- PROMPT -
Reproduce the lines below word for word, and leave the pictures out of your answer.

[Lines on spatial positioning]
▼▼▼
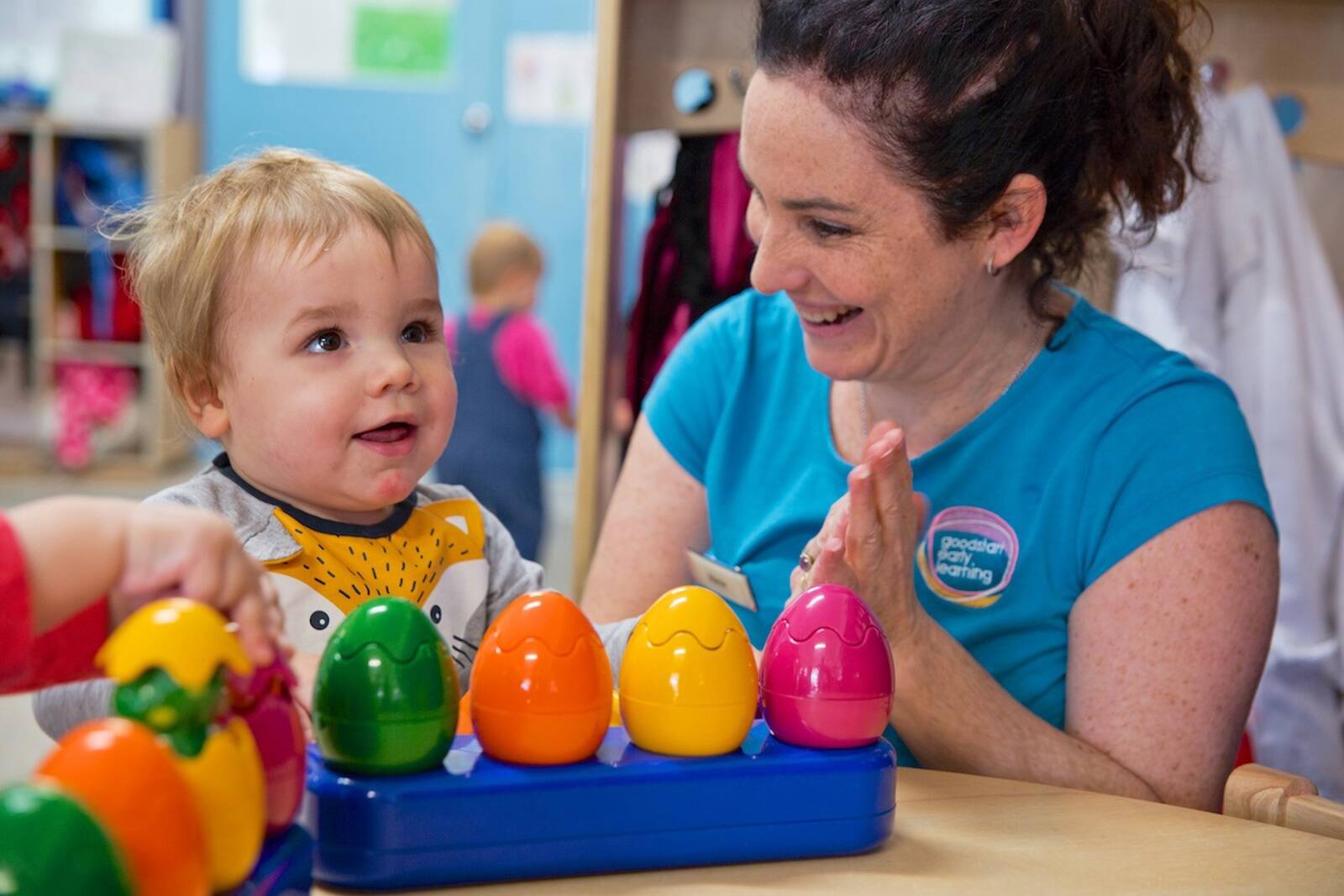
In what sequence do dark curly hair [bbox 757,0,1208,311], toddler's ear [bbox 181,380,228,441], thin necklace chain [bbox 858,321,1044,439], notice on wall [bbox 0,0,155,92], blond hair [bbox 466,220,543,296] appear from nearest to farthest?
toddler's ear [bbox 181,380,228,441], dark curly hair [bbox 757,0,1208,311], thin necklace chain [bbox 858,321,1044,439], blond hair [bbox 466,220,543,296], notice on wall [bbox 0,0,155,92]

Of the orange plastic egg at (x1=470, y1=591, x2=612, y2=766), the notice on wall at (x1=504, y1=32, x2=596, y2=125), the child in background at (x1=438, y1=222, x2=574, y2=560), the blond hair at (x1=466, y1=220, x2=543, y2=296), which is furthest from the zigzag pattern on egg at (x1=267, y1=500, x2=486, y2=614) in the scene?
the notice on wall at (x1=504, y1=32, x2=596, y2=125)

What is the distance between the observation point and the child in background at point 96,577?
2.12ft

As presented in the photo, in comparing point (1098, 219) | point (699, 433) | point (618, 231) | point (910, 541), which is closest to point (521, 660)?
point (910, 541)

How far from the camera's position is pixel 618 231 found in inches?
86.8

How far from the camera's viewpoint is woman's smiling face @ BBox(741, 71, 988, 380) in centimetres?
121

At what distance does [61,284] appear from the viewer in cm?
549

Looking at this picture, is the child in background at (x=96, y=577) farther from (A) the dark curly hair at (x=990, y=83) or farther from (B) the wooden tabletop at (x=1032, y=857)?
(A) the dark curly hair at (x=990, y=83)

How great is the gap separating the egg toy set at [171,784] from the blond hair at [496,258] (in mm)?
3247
▲▲▲
- EXERCISE SOLUTION -
In what sequence do dark curly hair [bbox 757,0,1208,311], toddler's ear [bbox 181,380,228,441], thin necklace chain [bbox 858,321,1044,439], notice on wall [bbox 0,0,155,92], blond hair [bbox 466,220,543,296] appear from nearest to farthest?
toddler's ear [bbox 181,380,228,441], dark curly hair [bbox 757,0,1208,311], thin necklace chain [bbox 858,321,1044,439], blond hair [bbox 466,220,543,296], notice on wall [bbox 0,0,155,92]

Of the orange plastic egg at (x1=470, y1=591, x2=612, y2=766), the notice on wall at (x1=504, y1=32, x2=596, y2=125), the child in background at (x1=438, y1=222, x2=574, y2=560), the blond hair at (x1=466, y1=220, x2=543, y2=296), which is furthest from the zigzag pattern on egg at (x1=267, y1=500, x2=486, y2=614) in the scene?
the notice on wall at (x1=504, y1=32, x2=596, y2=125)

What is the distance between the observation point and the child in background at point 96,577?
2.12ft

As presented in the photo, in comparing point (1098, 219) | point (699, 433) | point (618, 231) | point (910, 541), which is closest to point (521, 660)?
point (910, 541)

How far from the camera's position is pixel 618 231 found in inches?
86.8

How far from the camera's viewpoint is woman's smiling face @ BBox(741, 71, 988, 380) in centimetres?
121

At what distance does [61,284] appear from the viewer in cm?
549

Looking at this picture, is the child in background at (x=96, y=577) farther from (A) the dark curly hair at (x=990, y=83) or farther from (B) the wooden tabletop at (x=1032, y=857)?
(A) the dark curly hair at (x=990, y=83)

How great is the gap separating the egg toy set at [171,784] from the blond hair at [496,258] (in mm)?
3247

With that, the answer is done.